# [Spatial reasoning dataset rows]
>>>

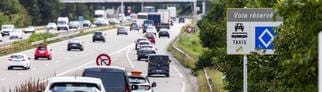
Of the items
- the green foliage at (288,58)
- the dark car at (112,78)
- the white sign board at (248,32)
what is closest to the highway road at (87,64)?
the dark car at (112,78)

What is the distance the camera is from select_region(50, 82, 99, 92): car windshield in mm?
18827

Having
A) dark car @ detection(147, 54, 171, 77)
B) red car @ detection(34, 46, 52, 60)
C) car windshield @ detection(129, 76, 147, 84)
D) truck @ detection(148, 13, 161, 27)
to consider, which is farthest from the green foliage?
truck @ detection(148, 13, 161, 27)

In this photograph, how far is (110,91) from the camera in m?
23.0

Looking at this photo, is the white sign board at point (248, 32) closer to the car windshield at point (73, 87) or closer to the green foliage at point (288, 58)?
the green foliage at point (288, 58)

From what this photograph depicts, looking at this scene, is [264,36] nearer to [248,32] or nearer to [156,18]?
[248,32]

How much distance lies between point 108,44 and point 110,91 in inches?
2871

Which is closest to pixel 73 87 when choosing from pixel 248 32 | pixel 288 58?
pixel 248 32

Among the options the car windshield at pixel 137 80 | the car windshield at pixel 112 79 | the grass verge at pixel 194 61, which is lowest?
the grass verge at pixel 194 61

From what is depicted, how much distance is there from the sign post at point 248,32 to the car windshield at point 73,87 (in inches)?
196

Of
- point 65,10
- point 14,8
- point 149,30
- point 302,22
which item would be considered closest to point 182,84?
point 302,22

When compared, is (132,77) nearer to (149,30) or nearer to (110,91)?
(110,91)

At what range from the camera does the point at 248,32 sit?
1466cm

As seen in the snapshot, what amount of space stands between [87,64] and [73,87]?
144ft

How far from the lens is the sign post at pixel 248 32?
14.6m
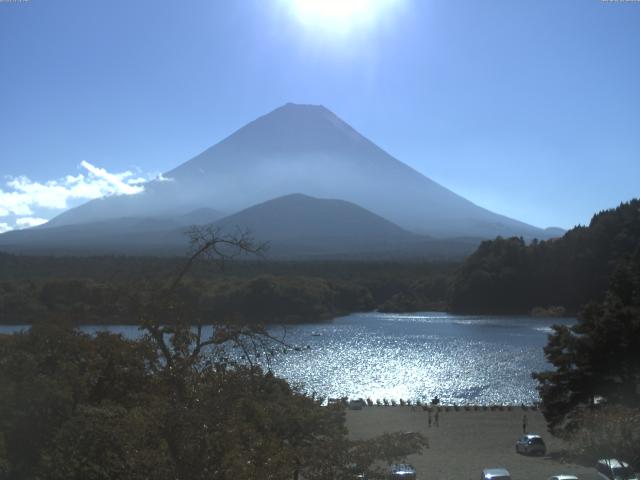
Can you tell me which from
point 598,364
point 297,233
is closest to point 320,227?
point 297,233

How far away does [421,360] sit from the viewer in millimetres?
27234

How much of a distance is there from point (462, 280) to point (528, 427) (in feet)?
107

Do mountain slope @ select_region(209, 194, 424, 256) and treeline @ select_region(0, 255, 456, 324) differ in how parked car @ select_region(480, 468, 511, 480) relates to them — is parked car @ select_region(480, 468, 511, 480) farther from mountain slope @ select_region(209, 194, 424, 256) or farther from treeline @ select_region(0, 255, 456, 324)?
mountain slope @ select_region(209, 194, 424, 256)

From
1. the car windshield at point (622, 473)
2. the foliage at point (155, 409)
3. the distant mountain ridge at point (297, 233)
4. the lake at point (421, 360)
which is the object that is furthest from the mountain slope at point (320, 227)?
the foliage at point (155, 409)

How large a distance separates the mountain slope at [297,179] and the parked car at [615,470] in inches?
5000

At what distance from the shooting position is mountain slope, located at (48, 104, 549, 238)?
141 metres

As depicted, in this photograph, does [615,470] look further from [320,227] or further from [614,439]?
[320,227]

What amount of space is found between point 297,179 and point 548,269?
106365 millimetres

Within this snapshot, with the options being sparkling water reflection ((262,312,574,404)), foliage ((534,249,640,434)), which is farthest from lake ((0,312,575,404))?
foliage ((534,249,640,434))

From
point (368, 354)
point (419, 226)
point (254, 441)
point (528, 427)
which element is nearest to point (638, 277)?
point (528, 427)

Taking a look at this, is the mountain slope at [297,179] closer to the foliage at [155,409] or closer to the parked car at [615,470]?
the parked car at [615,470]

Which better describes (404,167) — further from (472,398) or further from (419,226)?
(472,398)

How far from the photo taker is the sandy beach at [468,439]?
11.0 metres

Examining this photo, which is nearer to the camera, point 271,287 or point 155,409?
point 155,409
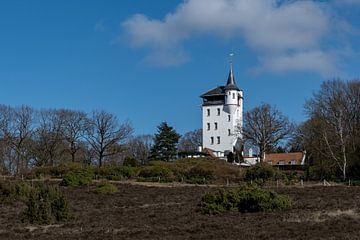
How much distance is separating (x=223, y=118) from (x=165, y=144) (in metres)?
→ 13.6

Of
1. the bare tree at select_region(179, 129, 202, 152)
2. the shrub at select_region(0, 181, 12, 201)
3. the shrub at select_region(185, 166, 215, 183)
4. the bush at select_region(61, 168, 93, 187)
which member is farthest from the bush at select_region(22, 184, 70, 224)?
the bare tree at select_region(179, 129, 202, 152)

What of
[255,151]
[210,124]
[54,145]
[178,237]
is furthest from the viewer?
[210,124]

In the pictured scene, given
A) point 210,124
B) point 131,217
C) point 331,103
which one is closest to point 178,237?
point 131,217

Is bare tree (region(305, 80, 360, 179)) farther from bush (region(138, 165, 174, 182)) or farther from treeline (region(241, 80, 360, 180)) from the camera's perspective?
bush (region(138, 165, 174, 182))

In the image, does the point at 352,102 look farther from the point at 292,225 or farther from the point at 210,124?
the point at 292,225

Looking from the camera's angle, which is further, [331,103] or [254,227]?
[331,103]

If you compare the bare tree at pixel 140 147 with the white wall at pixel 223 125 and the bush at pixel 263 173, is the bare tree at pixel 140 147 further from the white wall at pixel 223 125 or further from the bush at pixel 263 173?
the bush at pixel 263 173

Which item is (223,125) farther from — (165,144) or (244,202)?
(244,202)

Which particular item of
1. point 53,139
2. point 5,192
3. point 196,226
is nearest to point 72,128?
point 53,139

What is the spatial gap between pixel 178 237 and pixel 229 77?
8373cm

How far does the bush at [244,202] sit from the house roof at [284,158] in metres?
62.8

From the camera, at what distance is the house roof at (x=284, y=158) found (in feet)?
290

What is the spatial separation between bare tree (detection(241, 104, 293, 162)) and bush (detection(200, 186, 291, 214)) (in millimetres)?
55504

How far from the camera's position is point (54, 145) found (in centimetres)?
7988
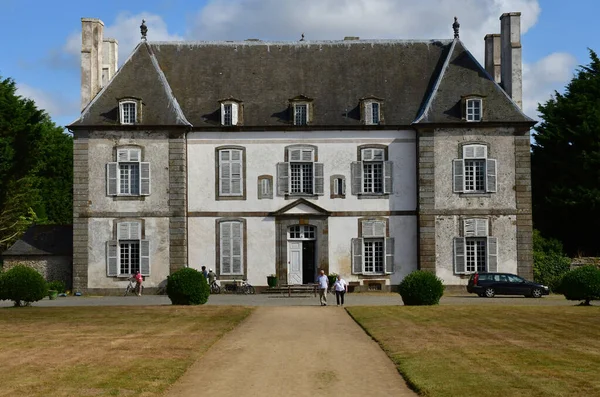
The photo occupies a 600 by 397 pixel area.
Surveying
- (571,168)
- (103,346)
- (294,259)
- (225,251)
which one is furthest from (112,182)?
(571,168)

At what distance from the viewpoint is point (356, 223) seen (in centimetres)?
3662

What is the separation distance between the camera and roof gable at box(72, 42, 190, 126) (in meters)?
36.3

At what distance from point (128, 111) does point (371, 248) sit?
36.4 feet

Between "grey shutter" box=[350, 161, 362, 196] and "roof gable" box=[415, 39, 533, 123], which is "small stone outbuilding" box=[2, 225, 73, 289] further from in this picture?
"roof gable" box=[415, 39, 533, 123]

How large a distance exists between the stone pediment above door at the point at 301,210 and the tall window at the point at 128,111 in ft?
22.2

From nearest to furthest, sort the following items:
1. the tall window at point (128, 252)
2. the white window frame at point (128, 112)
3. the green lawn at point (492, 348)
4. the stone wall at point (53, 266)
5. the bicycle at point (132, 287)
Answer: the green lawn at point (492, 348) → the bicycle at point (132, 287) → the tall window at point (128, 252) → the white window frame at point (128, 112) → the stone wall at point (53, 266)

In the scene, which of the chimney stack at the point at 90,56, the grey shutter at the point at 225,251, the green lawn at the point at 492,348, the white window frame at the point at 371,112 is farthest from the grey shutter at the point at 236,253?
the green lawn at the point at 492,348

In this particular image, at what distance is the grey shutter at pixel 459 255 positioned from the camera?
35.9 metres

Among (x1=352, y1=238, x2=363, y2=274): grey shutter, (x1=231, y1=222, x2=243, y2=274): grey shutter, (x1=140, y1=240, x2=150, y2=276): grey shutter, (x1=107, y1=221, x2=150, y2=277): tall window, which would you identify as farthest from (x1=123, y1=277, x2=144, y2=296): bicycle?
(x1=352, y1=238, x2=363, y2=274): grey shutter

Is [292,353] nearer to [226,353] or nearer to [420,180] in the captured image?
[226,353]

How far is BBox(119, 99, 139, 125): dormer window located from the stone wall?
6.10 meters

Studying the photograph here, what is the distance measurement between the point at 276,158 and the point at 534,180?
1614 cm

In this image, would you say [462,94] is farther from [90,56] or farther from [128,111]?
[90,56]

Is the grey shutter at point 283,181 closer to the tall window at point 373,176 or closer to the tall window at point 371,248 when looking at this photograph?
the tall window at point 373,176
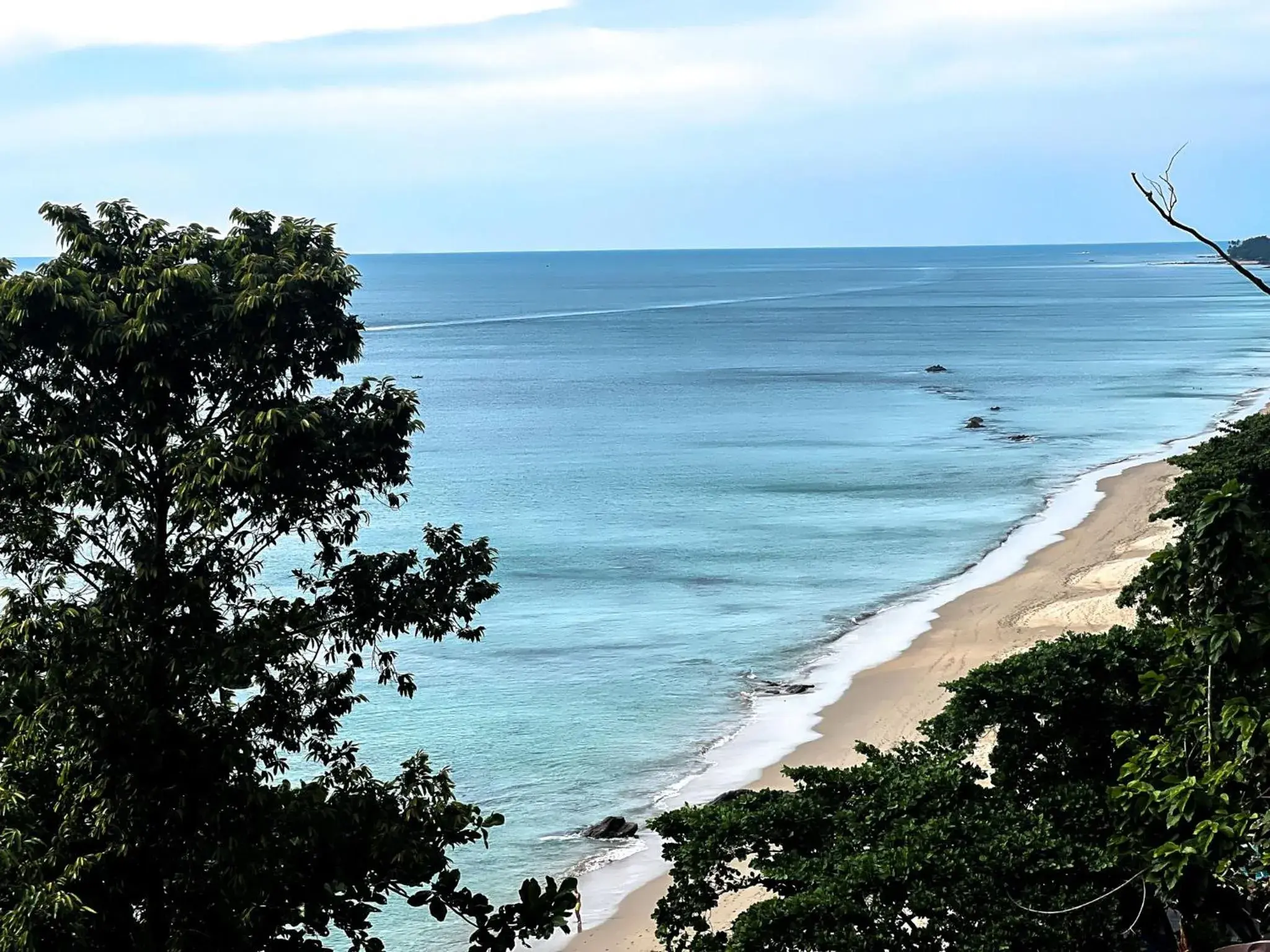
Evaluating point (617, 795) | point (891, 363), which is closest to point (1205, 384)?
point (891, 363)

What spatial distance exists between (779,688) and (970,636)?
6.47 metres

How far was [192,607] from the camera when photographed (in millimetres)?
11984

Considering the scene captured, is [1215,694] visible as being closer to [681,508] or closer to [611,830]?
[611,830]

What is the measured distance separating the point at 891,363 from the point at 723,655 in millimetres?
86681

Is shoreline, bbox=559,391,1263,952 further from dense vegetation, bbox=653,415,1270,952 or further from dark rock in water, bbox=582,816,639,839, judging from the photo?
dense vegetation, bbox=653,415,1270,952

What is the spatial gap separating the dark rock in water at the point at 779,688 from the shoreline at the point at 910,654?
0.33 metres

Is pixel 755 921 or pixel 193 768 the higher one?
pixel 193 768

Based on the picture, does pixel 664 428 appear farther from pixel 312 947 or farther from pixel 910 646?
pixel 312 947

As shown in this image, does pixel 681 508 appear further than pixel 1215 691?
Yes

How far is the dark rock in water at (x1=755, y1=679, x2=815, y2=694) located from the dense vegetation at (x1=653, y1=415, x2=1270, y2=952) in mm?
17107

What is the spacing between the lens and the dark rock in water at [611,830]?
2558 centimetres

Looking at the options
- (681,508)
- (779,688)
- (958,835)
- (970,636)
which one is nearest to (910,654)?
(970,636)

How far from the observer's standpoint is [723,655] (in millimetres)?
37875

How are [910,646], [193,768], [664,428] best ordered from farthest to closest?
[664,428]
[910,646]
[193,768]
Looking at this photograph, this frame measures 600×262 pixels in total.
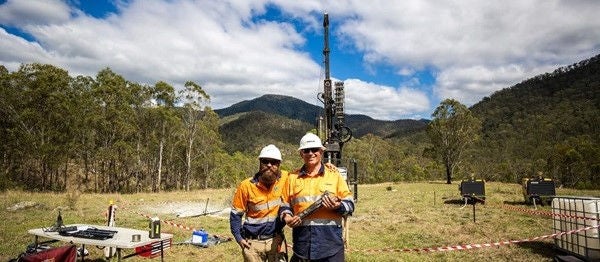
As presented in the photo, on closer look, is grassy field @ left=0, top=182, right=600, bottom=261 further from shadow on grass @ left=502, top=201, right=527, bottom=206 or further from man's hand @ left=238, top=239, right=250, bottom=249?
man's hand @ left=238, top=239, right=250, bottom=249

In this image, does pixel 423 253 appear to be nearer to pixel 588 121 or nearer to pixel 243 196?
pixel 243 196

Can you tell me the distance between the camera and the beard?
466 centimetres

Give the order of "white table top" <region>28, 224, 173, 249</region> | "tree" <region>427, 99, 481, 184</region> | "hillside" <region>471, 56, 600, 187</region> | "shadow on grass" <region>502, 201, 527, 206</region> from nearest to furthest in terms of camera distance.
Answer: "white table top" <region>28, 224, 173, 249</region> < "shadow on grass" <region>502, 201, 527, 206</region> < "tree" <region>427, 99, 481, 184</region> < "hillside" <region>471, 56, 600, 187</region>

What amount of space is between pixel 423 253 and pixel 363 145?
7286 cm

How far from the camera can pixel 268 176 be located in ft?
15.4

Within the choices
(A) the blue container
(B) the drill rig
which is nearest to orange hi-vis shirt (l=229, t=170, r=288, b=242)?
(A) the blue container

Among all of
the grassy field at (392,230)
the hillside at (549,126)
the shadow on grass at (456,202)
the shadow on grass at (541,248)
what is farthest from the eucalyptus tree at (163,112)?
the hillside at (549,126)

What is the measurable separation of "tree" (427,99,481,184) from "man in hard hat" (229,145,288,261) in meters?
41.5

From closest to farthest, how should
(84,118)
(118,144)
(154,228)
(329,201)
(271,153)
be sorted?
(329,201) < (271,153) < (154,228) < (84,118) < (118,144)

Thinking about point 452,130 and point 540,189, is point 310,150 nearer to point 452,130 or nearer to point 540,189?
point 540,189

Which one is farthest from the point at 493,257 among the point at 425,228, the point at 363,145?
the point at 363,145

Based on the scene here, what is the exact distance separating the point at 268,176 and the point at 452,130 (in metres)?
42.3

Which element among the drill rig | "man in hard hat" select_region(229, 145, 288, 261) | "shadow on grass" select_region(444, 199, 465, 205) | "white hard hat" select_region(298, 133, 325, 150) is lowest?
"shadow on grass" select_region(444, 199, 465, 205)

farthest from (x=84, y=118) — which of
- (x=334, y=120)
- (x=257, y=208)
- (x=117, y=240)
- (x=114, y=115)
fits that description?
(x=257, y=208)
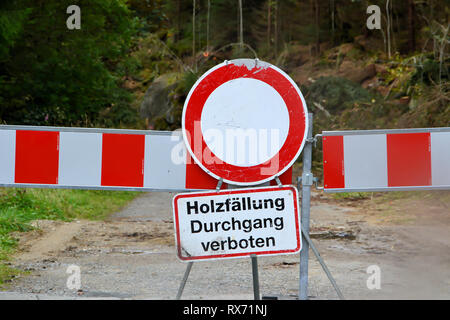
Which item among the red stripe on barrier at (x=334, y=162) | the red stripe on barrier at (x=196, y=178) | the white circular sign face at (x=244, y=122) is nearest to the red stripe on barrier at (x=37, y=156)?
the red stripe on barrier at (x=196, y=178)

<<<

# [Short exercise]
Change "drill rig" to "excavator" in the rows, starting with the line that contains "Based on the scene" and going on through the end of the rows, and leave everything else as it is. Give those lines again without the pictures.

# [Correct answer]
Based on the scene here, what is the exact distance separating the point at 268,176 and the point at 452,130 (in metres)?
42.3

Which element among the excavator | "man in hard hat" select_region(229, 145, 288, 261) | "shadow on grass" select_region(444, 199, 465, 205) | "white hard hat" select_region(298, 133, 325, 150) is lowest?
"shadow on grass" select_region(444, 199, 465, 205)

farthest from (x=84, y=118) — which of
- (x=334, y=120)
- (x=257, y=208)
- (x=117, y=240)
- (x=114, y=115)
fits that description?
(x=257, y=208)
Which item among the red stripe on barrier at (x=334, y=162) | the red stripe on barrier at (x=196, y=178) | the white circular sign face at (x=244, y=122) is nearest to the red stripe on barrier at (x=37, y=156)?
the red stripe on barrier at (x=196, y=178)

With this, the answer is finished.